Marco’s father demonstrating his art
We then began the process of making our own frescoes, following the steps of the traditional technique. We were each given a slab of mortar on a wooden frame. While we waited for the mortar to dry, we worked on our designs. Some of us chose to attempt replicas of Roman designs, while others took a more modern approach. After our designs were finished, we used a tool to create holes in the paper along the outlines of our figures. We then set the designs on the pieces of mortar and hit dye encased in handkerchiefs along the holes. The dye seeped through the holes and created the outline for us to follow. In ancient times, artisans would create a second layer of mortar over this draft, called a sinopia, and restart their work. We skipped this step and went directly to filling in our art with pigments.
The dyes we used on our frescoes
The pigments on the right in the photo above were pigments available in ancient times, created using elements such as copper.
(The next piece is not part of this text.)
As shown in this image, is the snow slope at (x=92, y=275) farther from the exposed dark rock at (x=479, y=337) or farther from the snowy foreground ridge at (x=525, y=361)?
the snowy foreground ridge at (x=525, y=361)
The pigments on the left are those that are available now but weren’t used by the Romans. In the middle is an unstable blue pigment that fades rapidly. Marco’s father used this color in his demonstration to show us how quickly it fades.
After several hours, we were finished with our masterpieces!
Clev and her rendition of Ecce Homo
This summer, Professor Admir Masic is leading a program on Materials in Art, Archaeology and Architecture (ONE-MA3), in which MIT undergraduates are conducting three weeks of fieldwork in Privernum, Pompeii and Turin as a prerequisite for the Fall 2018 MIT course, 1.057 Heritage Science and Technology. The program involves real-world analysis of ancient infrastructures and materials and focus on teaching ways to improve sustainability of the future through the study of ancient successes.